Please copy the records below word for word, from their start through the line with "rusted metal pedestal [209, 408, 540, 500]", and leave out the pictures.

### Recorded data
■ ■ ■

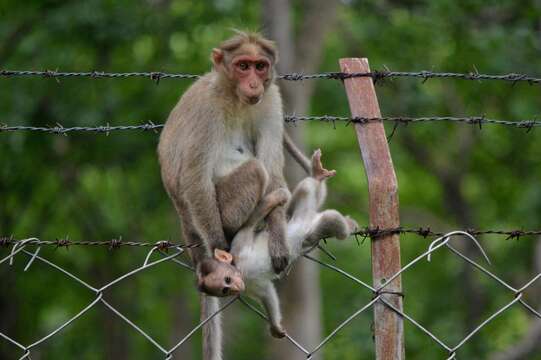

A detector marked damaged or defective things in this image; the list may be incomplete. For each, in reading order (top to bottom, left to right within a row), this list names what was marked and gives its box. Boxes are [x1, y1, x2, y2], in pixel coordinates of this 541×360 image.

rusty barbed wire [4, 68, 540, 84]
rusty barbed wire [0, 115, 536, 135]
rusty barbed wire [2, 232, 536, 358]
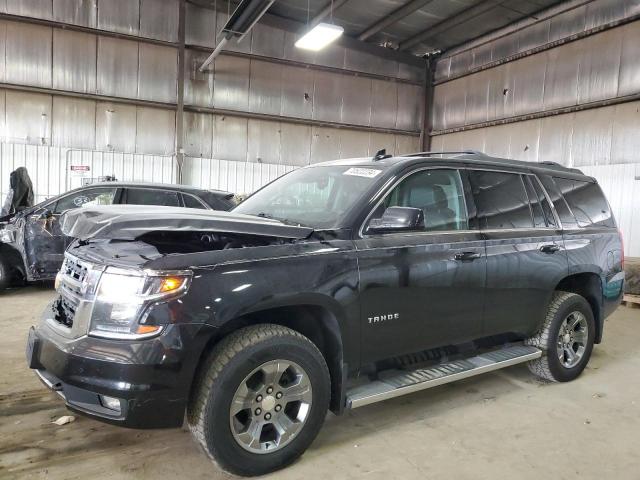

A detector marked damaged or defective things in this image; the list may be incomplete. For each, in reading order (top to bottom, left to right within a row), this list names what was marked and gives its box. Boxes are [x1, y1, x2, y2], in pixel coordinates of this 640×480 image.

wrecked silver car [0, 182, 235, 288]
damaged hood [58, 204, 314, 240]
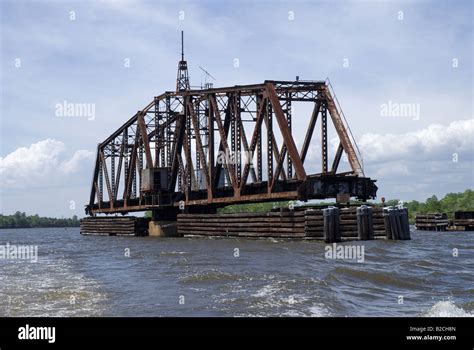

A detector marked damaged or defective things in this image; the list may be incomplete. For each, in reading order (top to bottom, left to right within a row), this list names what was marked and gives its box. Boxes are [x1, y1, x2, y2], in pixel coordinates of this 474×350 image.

rusty swing bridge [84, 31, 378, 234]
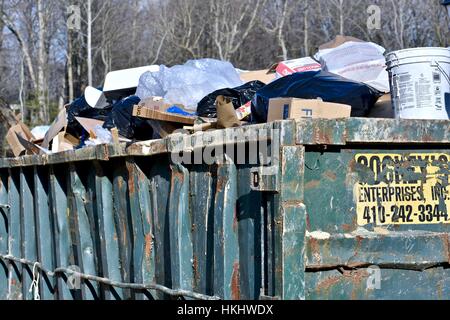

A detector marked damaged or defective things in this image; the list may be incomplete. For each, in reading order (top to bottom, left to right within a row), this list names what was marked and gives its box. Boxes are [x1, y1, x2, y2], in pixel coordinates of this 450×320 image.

rusty green dumpster [0, 118, 448, 300]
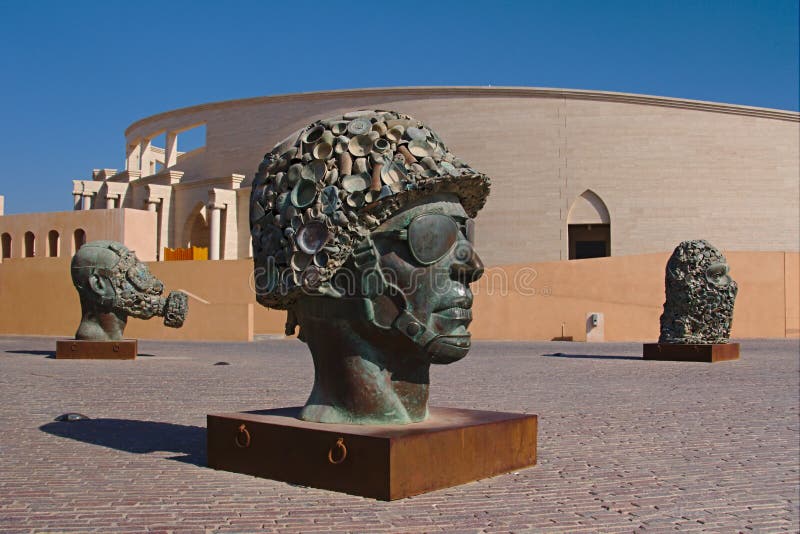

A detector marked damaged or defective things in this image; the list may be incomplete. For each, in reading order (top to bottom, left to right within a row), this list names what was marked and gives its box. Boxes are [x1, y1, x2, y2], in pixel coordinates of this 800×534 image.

rusted metal pedestal [55, 342, 138, 362]
rusted metal pedestal [640, 344, 740, 364]
rusted metal pedestal [209, 408, 540, 500]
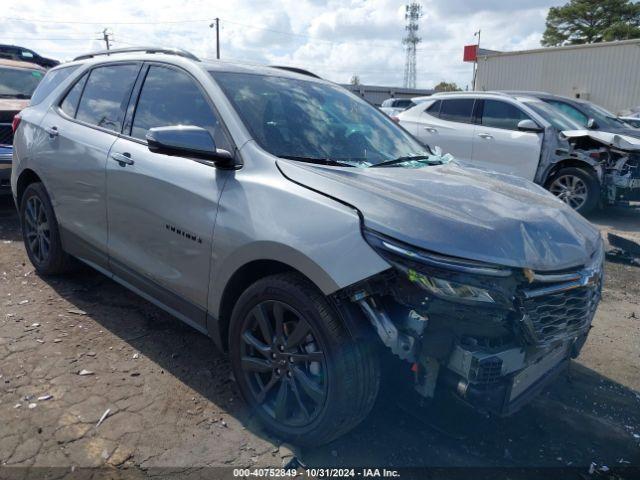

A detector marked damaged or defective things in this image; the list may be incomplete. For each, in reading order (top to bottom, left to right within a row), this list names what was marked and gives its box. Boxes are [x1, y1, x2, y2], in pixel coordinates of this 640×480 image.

car with broken front end [11, 46, 604, 446]
crumpled hood [278, 161, 604, 272]
damaged white car [400, 91, 640, 214]
damaged front end [564, 131, 640, 204]
damaged front end [342, 231, 604, 414]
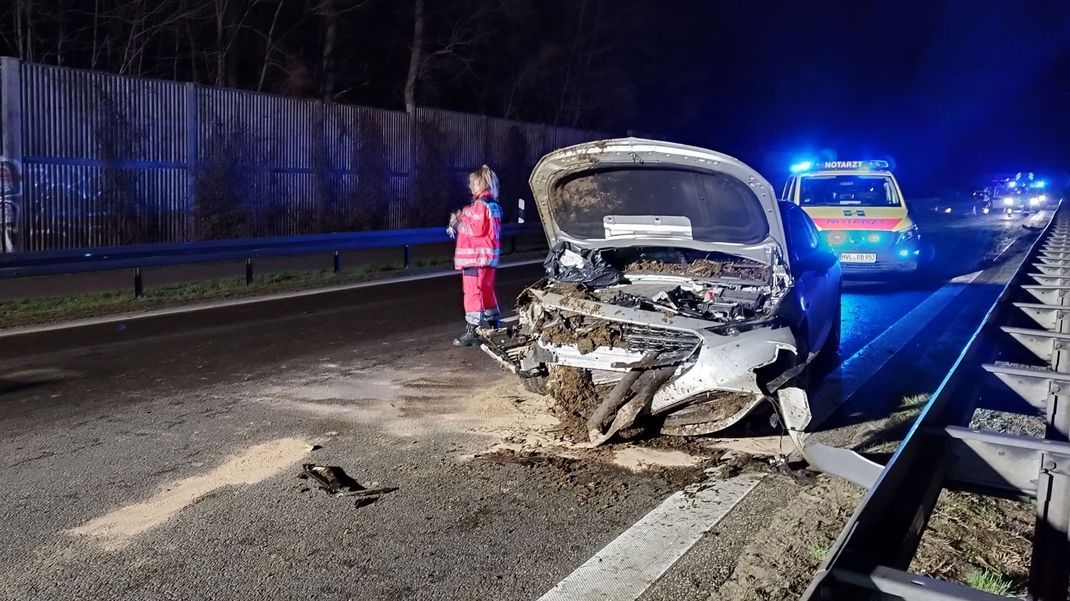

■ ■ ■

### Exercise response
A detector marked damaged or defective things in this image; the list may be incomplete. For each, in reading order (top to bottom, left to right within a row), this list names what was marked and gives its box. Boxes are [x1, y1, x2, y2], in pixel coordinates of this 541×360 image.

rusty barbed wire [4, 68, 540, 84]
rusty barbed wire [0, 115, 536, 135]
rusty barbed wire [2, 232, 536, 358]

A detector marked damaged or defective things in this image; the list may be incomplete. For each, in reading order (top to bottom, left to right within a row), this list names what was marked and gives its box. Boxes are [x1, y1, x2, y2], in pixel coordinates of this 640×480 image.

wrecked silver car [0, 182, 235, 288]
damaged hood [58, 204, 314, 240]

A detector marked damaged or defective things in this image; the list may be incomplete. For each, in reading order (top to bottom, left to right within a row), this list names what was marked and gives its box. Boxes are [x1, y1, x2, y2], in pixel coordinates of this 474×350 image.

rusty swing bridge [84, 31, 378, 234]

A detector marked damaged or defective things in this image; the list may be incomplete. For each, in reading order (top to bottom, left to right within a row), this list names what was marked and gives its box. Boxes are [x1, y1, x2, y2], in pixel coordinates of this 450×320 image.

rusty green dumpster [0, 118, 448, 300]

A detector marked damaged or defective things in this image; the list may be incomplete. For each, in reading order (top to bottom, left to right within a row), this list names what was marked and gives its box. Boxes are [x1, y1, x2, y2], in pixel coordinates of this 800×534 image.

rusted metal pedestal [55, 342, 138, 362]
rusted metal pedestal [640, 344, 740, 364]
rusted metal pedestal [209, 408, 540, 500]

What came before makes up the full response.